An independent analysis of thousands of older people with diabetes found that those treated with the widely used drug Avandia had significantly elevated risks of heart attack and death.
The finding, published on Tuesday in The Journal of the American Medical Association, could rekindle the debate about whether Avandia, a controversial treatment for Type 2 diabetes, should remain on the market. Earlier studies drew similar links between Avandia and cardiac risks.
The new study concludes that Avandia users had a 60 percent increased risk of heart failure, a 40 percent increased risk of heart attacks and a 30 percent increased risk of death compared with patients taking other oral diabetes medicines.
“Our study suggests that at least in this high-risk population, the harms of the drug may outweigh the benefits,” said the study’s lead author, Dr. Lorraine L. Lipscombe of the Institute for Clinical Evaluative Sciences in Toronto, an independent nonprofit group that evaluates treatments.
The study analyzed drug use and health outcomes for 159,000 people age 65 and older treated for Type 2 diabetes in the government-run health system that provides medical care to all people in Ontario. Of those patients, 2,268 took Avandia.
The findings suggest that for every 100 people taking Avandia over a four-year period there would be five additional deaths, four additional heart attacks and three additional episodes of heart failure, Dr. Lipscombe said.
Because it is a retrospective observational study — one that reviews the actual medical records of real-world patients — the findings carry less weight than a placebo-controlled clinical trial in which patients have been carefully screened for comparative analysis. But the study’s conclusions mirror those observed last May in an analysis published by Dr. Steven E. Nissen and colleagues from the Cleveland Clinic.
Sales of the drug, formerly a $3.4 billion product globally, have declined sharply since Dr. Nissen’s article was published in The New England Journal of Medicine.
Dr. Nissen’s meta-analysis, a pooling of clinical studies of Avandia, suggested a 42 percent increased risk of heart attack among those who took Avandia. That analysis created a controversy, with Avandia’s maker, GlaxoSmithKline, insisting that Dr. Nissen’s findings overstated the drug’s risks.
After a review, the Food and Drug Administration in November concluded that the evidence against the drug was inconclusive. But while the F.D.A. allowed Avandia to remain on the market, it also called for the agency’s strongest caution, a so-called black box warning on the label.
Responding on Tuesday to the new study, Dr. Nissen said that it could spur the F.D.A. to take additional action. “As you accumulate more and more evidence that Avandia has this problem, and it involves a very serious consequence, namely heart attack and death, it puts a lot of pressure on the F.D.A. to do more.”

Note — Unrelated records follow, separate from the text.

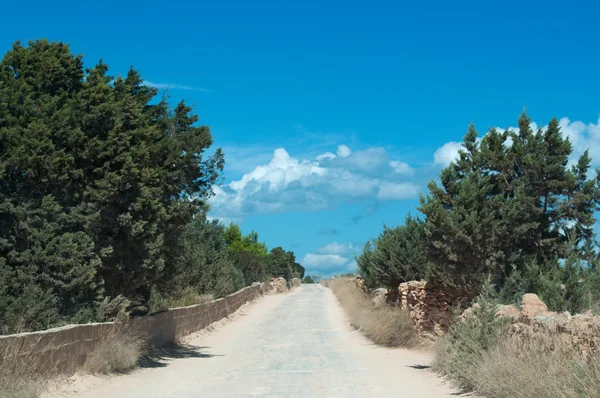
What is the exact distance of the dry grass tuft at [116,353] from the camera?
13177 millimetres

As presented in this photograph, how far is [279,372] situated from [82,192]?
6390mm

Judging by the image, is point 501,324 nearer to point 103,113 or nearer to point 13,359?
point 13,359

The F.D.A. released a statement on Tuesday. “This new study we have just seen today does not change F.D.A.’s recommendations,” the statement said, in part. “The information F.D.A. provided for the most recent labeling change remains accurate — the data are inconclusive and we have added a boxed warning to the labeling to ensure that health care professionals and patients are aware of this potential risk and can take this into account as they make individual prescribing decisions.”
In a statement, GlaxoSmithKline said the new analysis was flawed because the patients given Avandia in the Ontario health program were typically patients who had failed other treatments. They tend to be sicker patients facing a higher baseline risk of cardiovascular disease, Glaxo said.
“This difference is not corrected for in the analysis of the data and in the study conclusions,” the company’s statement said.
Canadian authorities have also allowed the drug’s marketing to continue, but have prohibited use of Avandia by some patients.